Cole slid down from the railing and leaned on it next to his brother.

“I don’t know,” he mumbled.

But he didn’t give up. And he didn’t let his mind feel sorry for
itself
. He
would
do something about it. He just didn’t know what yet.

When he opened his eyes, Litnig was grinning at him.

“I think you’ve grown up, little brother,” Litnig said. “Mom will be thrilled.”

“Mom,” Cole groaned. “Yenor’s third twisting eye—what are we gonna tell her when we get home?”

Litnig snorted. “‘Maybe we’re ready to take over the business.’ ‘Maybe it’s time to settle down.’ I might not even be lying about it by then.” Litnig squeezed Cole’s shoulder reassuringly, but his face looked troubled and gray, like he was starting to think that maybe he couldn’t go back.
Ever.

Inhuman.
Not natural.
Cole had heard the words.

“Think she’ll forgive us?” Cole asked.

Litnig nodded, but the smile he gave Cole looked
forced
. The fear never left his eyes.

It felt a little contagious.

And even as Cole began to wonder whether
he
could really go home either—whether his mother would welcome Dil, whether Dil would want to go, whether he’d be able to stand sharing a roof with his piece-of-shit father again—something changed.
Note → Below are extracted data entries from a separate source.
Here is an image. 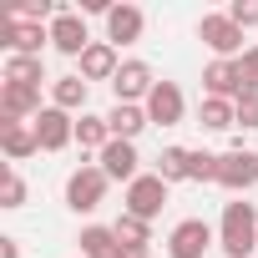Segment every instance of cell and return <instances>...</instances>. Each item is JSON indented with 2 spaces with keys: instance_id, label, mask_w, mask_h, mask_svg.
<instances>
[{
  "instance_id": "cell-1",
  "label": "cell",
  "mask_w": 258,
  "mask_h": 258,
  "mask_svg": "<svg viewBox=\"0 0 258 258\" xmlns=\"http://www.w3.org/2000/svg\"><path fill=\"white\" fill-rule=\"evenodd\" d=\"M218 248L228 258H248L258 248V208L253 203H223V223H218Z\"/></svg>"
},
{
  "instance_id": "cell-2",
  "label": "cell",
  "mask_w": 258,
  "mask_h": 258,
  "mask_svg": "<svg viewBox=\"0 0 258 258\" xmlns=\"http://www.w3.org/2000/svg\"><path fill=\"white\" fill-rule=\"evenodd\" d=\"M198 41L213 51V61H238V51H243V31L233 26V16H228V11L203 16V21H198Z\"/></svg>"
},
{
  "instance_id": "cell-3",
  "label": "cell",
  "mask_w": 258,
  "mask_h": 258,
  "mask_svg": "<svg viewBox=\"0 0 258 258\" xmlns=\"http://www.w3.org/2000/svg\"><path fill=\"white\" fill-rule=\"evenodd\" d=\"M106 187H111V177L101 172V167H76L71 177H66V208L71 213H96L101 203H106Z\"/></svg>"
},
{
  "instance_id": "cell-4",
  "label": "cell",
  "mask_w": 258,
  "mask_h": 258,
  "mask_svg": "<svg viewBox=\"0 0 258 258\" xmlns=\"http://www.w3.org/2000/svg\"><path fill=\"white\" fill-rule=\"evenodd\" d=\"M0 46L11 56H41L51 46V26H36V21H16L11 11L0 16Z\"/></svg>"
},
{
  "instance_id": "cell-5",
  "label": "cell",
  "mask_w": 258,
  "mask_h": 258,
  "mask_svg": "<svg viewBox=\"0 0 258 258\" xmlns=\"http://www.w3.org/2000/svg\"><path fill=\"white\" fill-rule=\"evenodd\" d=\"M218 187H228V192H253L258 187V152H248V147H228L223 152V162H218Z\"/></svg>"
},
{
  "instance_id": "cell-6",
  "label": "cell",
  "mask_w": 258,
  "mask_h": 258,
  "mask_svg": "<svg viewBox=\"0 0 258 258\" xmlns=\"http://www.w3.org/2000/svg\"><path fill=\"white\" fill-rule=\"evenodd\" d=\"M213 243H218V233H213L203 218H182V223L167 233V258H203Z\"/></svg>"
},
{
  "instance_id": "cell-7",
  "label": "cell",
  "mask_w": 258,
  "mask_h": 258,
  "mask_svg": "<svg viewBox=\"0 0 258 258\" xmlns=\"http://www.w3.org/2000/svg\"><path fill=\"white\" fill-rule=\"evenodd\" d=\"M152 86H157V76H152L147 61H121V71L111 76V91H116L121 106H142L152 96Z\"/></svg>"
},
{
  "instance_id": "cell-8",
  "label": "cell",
  "mask_w": 258,
  "mask_h": 258,
  "mask_svg": "<svg viewBox=\"0 0 258 258\" xmlns=\"http://www.w3.org/2000/svg\"><path fill=\"white\" fill-rule=\"evenodd\" d=\"M96 167L111 177V182H126V187H132L137 177H142V157H137V142H106L101 152H96Z\"/></svg>"
},
{
  "instance_id": "cell-9",
  "label": "cell",
  "mask_w": 258,
  "mask_h": 258,
  "mask_svg": "<svg viewBox=\"0 0 258 258\" xmlns=\"http://www.w3.org/2000/svg\"><path fill=\"white\" fill-rule=\"evenodd\" d=\"M142 106H147V121L152 126H182V116H187V101H182V86L177 81H157Z\"/></svg>"
},
{
  "instance_id": "cell-10",
  "label": "cell",
  "mask_w": 258,
  "mask_h": 258,
  "mask_svg": "<svg viewBox=\"0 0 258 258\" xmlns=\"http://www.w3.org/2000/svg\"><path fill=\"white\" fill-rule=\"evenodd\" d=\"M31 126H36L41 152H61V147H71V142H76V116H71V111H61V106H46Z\"/></svg>"
},
{
  "instance_id": "cell-11",
  "label": "cell",
  "mask_w": 258,
  "mask_h": 258,
  "mask_svg": "<svg viewBox=\"0 0 258 258\" xmlns=\"http://www.w3.org/2000/svg\"><path fill=\"white\" fill-rule=\"evenodd\" d=\"M162 208H167V182H162L157 172H142L132 187H126V213H137V218L152 223Z\"/></svg>"
},
{
  "instance_id": "cell-12",
  "label": "cell",
  "mask_w": 258,
  "mask_h": 258,
  "mask_svg": "<svg viewBox=\"0 0 258 258\" xmlns=\"http://www.w3.org/2000/svg\"><path fill=\"white\" fill-rule=\"evenodd\" d=\"M51 46H56L61 56L81 61V56H86V46H91V36H86V21H81L76 11H61V16L51 21Z\"/></svg>"
},
{
  "instance_id": "cell-13",
  "label": "cell",
  "mask_w": 258,
  "mask_h": 258,
  "mask_svg": "<svg viewBox=\"0 0 258 258\" xmlns=\"http://www.w3.org/2000/svg\"><path fill=\"white\" fill-rule=\"evenodd\" d=\"M46 106H41V86H11L0 81V121H36Z\"/></svg>"
},
{
  "instance_id": "cell-14",
  "label": "cell",
  "mask_w": 258,
  "mask_h": 258,
  "mask_svg": "<svg viewBox=\"0 0 258 258\" xmlns=\"http://www.w3.org/2000/svg\"><path fill=\"white\" fill-rule=\"evenodd\" d=\"M0 152H6V162H11V167H16V162H26V157H36V152H41L36 126H31V121H0Z\"/></svg>"
},
{
  "instance_id": "cell-15",
  "label": "cell",
  "mask_w": 258,
  "mask_h": 258,
  "mask_svg": "<svg viewBox=\"0 0 258 258\" xmlns=\"http://www.w3.org/2000/svg\"><path fill=\"white\" fill-rule=\"evenodd\" d=\"M142 31H147V16L137 11V6H111V16H106V41L111 46H132V41H142Z\"/></svg>"
},
{
  "instance_id": "cell-16",
  "label": "cell",
  "mask_w": 258,
  "mask_h": 258,
  "mask_svg": "<svg viewBox=\"0 0 258 258\" xmlns=\"http://www.w3.org/2000/svg\"><path fill=\"white\" fill-rule=\"evenodd\" d=\"M116 71H121L116 46H111V41H91L86 56H81V81H111Z\"/></svg>"
},
{
  "instance_id": "cell-17",
  "label": "cell",
  "mask_w": 258,
  "mask_h": 258,
  "mask_svg": "<svg viewBox=\"0 0 258 258\" xmlns=\"http://www.w3.org/2000/svg\"><path fill=\"white\" fill-rule=\"evenodd\" d=\"M106 126H111L116 142H137L152 121H147V106H121V101H116V106L106 111Z\"/></svg>"
},
{
  "instance_id": "cell-18",
  "label": "cell",
  "mask_w": 258,
  "mask_h": 258,
  "mask_svg": "<svg viewBox=\"0 0 258 258\" xmlns=\"http://www.w3.org/2000/svg\"><path fill=\"white\" fill-rule=\"evenodd\" d=\"M86 96H91V81H81V71L51 81V106H61V111H86Z\"/></svg>"
},
{
  "instance_id": "cell-19",
  "label": "cell",
  "mask_w": 258,
  "mask_h": 258,
  "mask_svg": "<svg viewBox=\"0 0 258 258\" xmlns=\"http://www.w3.org/2000/svg\"><path fill=\"white\" fill-rule=\"evenodd\" d=\"M76 243H81V258H116V253H121V238H116V228H106V223H86Z\"/></svg>"
},
{
  "instance_id": "cell-20",
  "label": "cell",
  "mask_w": 258,
  "mask_h": 258,
  "mask_svg": "<svg viewBox=\"0 0 258 258\" xmlns=\"http://www.w3.org/2000/svg\"><path fill=\"white\" fill-rule=\"evenodd\" d=\"M198 126H208V132H233V126H238V106L223 101V96H203V106H198Z\"/></svg>"
},
{
  "instance_id": "cell-21",
  "label": "cell",
  "mask_w": 258,
  "mask_h": 258,
  "mask_svg": "<svg viewBox=\"0 0 258 258\" xmlns=\"http://www.w3.org/2000/svg\"><path fill=\"white\" fill-rule=\"evenodd\" d=\"M111 142V126H106V116H96V111H81L76 116V147L81 152H101Z\"/></svg>"
},
{
  "instance_id": "cell-22",
  "label": "cell",
  "mask_w": 258,
  "mask_h": 258,
  "mask_svg": "<svg viewBox=\"0 0 258 258\" xmlns=\"http://www.w3.org/2000/svg\"><path fill=\"white\" fill-rule=\"evenodd\" d=\"M6 76L11 86H41L46 81V66H41V56H6Z\"/></svg>"
},
{
  "instance_id": "cell-23",
  "label": "cell",
  "mask_w": 258,
  "mask_h": 258,
  "mask_svg": "<svg viewBox=\"0 0 258 258\" xmlns=\"http://www.w3.org/2000/svg\"><path fill=\"white\" fill-rule=\"evenodd\" d=\"M187 157H192V147H162V157H157V177H162L167 187H172V182H192Z\"/></svg>"
},
{
  "instance_id": "cell-24",
  "label": "cell",
  "mask_w": 258,
  "mask_h": 258,
  "mask_svg": "<svg viewBox=\"0 0 258 258\" xmlns=\"http://www.w3.org/2000/svg\"><path fill=\"white\" fill-rule=\"evenodd\" d=\"M111 228H116V238H121V243H142V248L152 243V223H147V218H137V213H126V208H121V218H116Z\"/></svg>"
},
{
  "instance_id": "cell-25",
  "label": "cell",
  "mask_w": 258,
  "mask_h": 258,
  "mask_svg": "<svg viewBox=\"0 0 258 258\" xmlns=\"http://www.w3.org/2000/svg\"><path fill=\"white\" fill-rule=\"evenodd\" d=\"M0 208H26V177L6 162V172H0Z\"/></svg>"
},
{
  "instance_id": "cell-26",
  "label": "cell",
  "mask_w": 258,
  "mask_h": 258,
  "mask_svg": "<svg viewBox=\"0 0 258 258\" xmlns=\"http://www.w3.org/2000/svg\"><path fill=\"white\" fill-rule=\"evenodd\" d=\"M218 162H223L218 152H203V147H198V152L187 157V172H192V182H218Z\"/></svg>"
},
{
  "instance_id": "cell-27",
  "label": "cell",
  "mask_w": 258,
  "mask_h": 258,
  "mask_svg": "<svg viewBox=\"0 0 258 258\" xmlns=\"http://www.w3.org/2000/svg\"><path fill=\"white\" fill-rule=\"evenodd\" d=\"M228 16H233V26H238V31L258 26V0H233V6H228Z\"/></svg>"
},
{
  "instance_id": "cell-28",
  "label": "cell",
  "mask_w": 258,
  "mask_h": 258,
  "mask_svg": "<svg viewBox=\"0 0 258 258\" xmlns=\"http://www.w3.org/2000/svg\"><path fill=\"white\" fill-rule=\"evenodd\" d=\"M238 126H243V132H253V126H258V96L238 101Z\"/></svg>"
},
{
  "instance_id": "cell-29",
  "label": "cell",
  "mask_w": 258,
  "mask_h": 258,
  "mask_svg": "<svg viewBox=\"0 0 258 258\" xmlns=\"http://www.w3.org/2000/svg\"><path fill=\"white\" fill-rule=\"evenodd\" d=\"M238 66H243V71H248V76H253V81H258V46H248V51H243V56H238Z\"/></svg>"
},
{
  "instance_id": "cell-30",
  "label": "cell",
  "mask_w": 258,
  "mask_h": 258,
  "mask_svg": "<svg viewBox=\"0 0 258 258\" xmlns=\"http://www.w3.org/2000/svg\"><path fill=\"white\" fill-rule=\"evenodd\" d=\"M0 258H21V243L16 238H0Z\"/></svg>"
}]
</instances>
His heart, beating warm within him, felt stronger.

If Lit wasn’t going to solve their problems, then Cole would.

Because whatever else he was—out of his depth, powerless, petrified—he was still Cole Jin, and nobody could take that away from him.

Ever.

THIRTY-SEVEN

Animal!

Monster!

Get it! Get her! Catch them! Don’t let them through!

Run!

Run!

RUN!

Dil grabbed for the braided ropes that lined the
Rokwet
’s gangplank. Her hands shook. Her shoulders sweated. Her pack and her beaten, chipped bow hung from her back. The
Rokwet
floated on turquoise waters behind her, its sails furled, its crew nowhere to be seen.

Her memories of blood and death on its deck were raw and real and painful.

Stop it,
she told herself, but her mind didn’t listen. It kept coming back to the Lost Ones and the way the Aleani had called them animals, monsters,
beasts
.

Dil had listened to their words, when she could understand them, and she’d felt smaller and smaller every day.
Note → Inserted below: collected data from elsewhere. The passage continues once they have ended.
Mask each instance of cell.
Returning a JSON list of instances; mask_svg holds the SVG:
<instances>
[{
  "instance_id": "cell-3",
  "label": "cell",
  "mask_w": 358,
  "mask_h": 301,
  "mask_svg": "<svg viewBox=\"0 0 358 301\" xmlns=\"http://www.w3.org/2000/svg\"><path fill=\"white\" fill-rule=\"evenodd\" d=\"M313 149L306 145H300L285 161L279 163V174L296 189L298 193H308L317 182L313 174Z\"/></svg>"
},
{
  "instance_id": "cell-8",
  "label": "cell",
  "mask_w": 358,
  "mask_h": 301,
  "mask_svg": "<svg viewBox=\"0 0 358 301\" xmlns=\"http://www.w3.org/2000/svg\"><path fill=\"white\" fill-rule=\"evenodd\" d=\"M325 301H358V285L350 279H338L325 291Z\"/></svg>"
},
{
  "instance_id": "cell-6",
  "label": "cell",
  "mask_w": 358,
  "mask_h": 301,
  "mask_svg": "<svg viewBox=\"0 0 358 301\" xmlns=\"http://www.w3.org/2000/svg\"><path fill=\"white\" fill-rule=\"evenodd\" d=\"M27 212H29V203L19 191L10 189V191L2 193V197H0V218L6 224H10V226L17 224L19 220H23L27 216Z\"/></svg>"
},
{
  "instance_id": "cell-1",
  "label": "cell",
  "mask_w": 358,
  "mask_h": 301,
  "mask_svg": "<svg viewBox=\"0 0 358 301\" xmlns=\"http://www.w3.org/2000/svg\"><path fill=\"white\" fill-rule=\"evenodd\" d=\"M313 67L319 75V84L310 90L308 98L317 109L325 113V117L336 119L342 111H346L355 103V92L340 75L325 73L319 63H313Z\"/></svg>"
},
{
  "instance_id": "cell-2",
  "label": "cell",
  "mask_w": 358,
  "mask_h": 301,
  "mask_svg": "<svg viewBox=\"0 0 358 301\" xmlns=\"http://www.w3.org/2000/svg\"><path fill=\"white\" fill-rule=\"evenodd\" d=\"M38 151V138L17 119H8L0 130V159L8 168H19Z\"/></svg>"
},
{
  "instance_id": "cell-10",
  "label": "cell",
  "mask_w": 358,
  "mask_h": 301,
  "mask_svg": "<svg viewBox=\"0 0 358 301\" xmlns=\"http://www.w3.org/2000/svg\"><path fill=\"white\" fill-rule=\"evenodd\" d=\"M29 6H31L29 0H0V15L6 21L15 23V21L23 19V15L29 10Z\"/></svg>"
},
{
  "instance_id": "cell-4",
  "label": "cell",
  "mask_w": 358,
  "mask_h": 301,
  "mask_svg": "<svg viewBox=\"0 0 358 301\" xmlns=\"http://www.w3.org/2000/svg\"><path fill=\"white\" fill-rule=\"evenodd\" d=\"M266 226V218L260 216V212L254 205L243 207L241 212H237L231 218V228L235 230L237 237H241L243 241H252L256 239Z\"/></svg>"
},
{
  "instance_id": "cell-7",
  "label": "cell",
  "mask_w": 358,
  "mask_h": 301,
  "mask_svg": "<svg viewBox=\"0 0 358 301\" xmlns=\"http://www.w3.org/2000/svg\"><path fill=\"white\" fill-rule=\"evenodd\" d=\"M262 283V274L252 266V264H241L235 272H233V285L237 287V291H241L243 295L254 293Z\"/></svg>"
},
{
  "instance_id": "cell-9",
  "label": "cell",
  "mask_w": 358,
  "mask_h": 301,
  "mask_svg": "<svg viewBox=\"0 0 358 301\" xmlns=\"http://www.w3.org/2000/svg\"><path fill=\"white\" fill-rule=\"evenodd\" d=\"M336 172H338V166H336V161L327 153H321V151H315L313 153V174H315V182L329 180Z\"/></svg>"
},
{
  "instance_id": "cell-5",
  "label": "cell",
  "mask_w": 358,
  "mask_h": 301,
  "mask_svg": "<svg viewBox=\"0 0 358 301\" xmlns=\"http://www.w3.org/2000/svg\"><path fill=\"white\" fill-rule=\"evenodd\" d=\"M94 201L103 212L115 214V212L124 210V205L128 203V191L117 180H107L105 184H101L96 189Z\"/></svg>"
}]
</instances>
She’d once been called animal too.

Calm,
she told herself.
Be calm.

The city of Mansend shimmered under an azure sky before her. A sea of bronzed Nutharians in gauzy, bright-colored clothes surged between buildings of creamy sandstone. The crowds rolled through dusty streets, over hills, and around the wide semicircle of the harbor. Blue towers guarded bluffs on either end of a ridge that encircled the city. A palace topped by a glittering yellow dome sat halfway between them.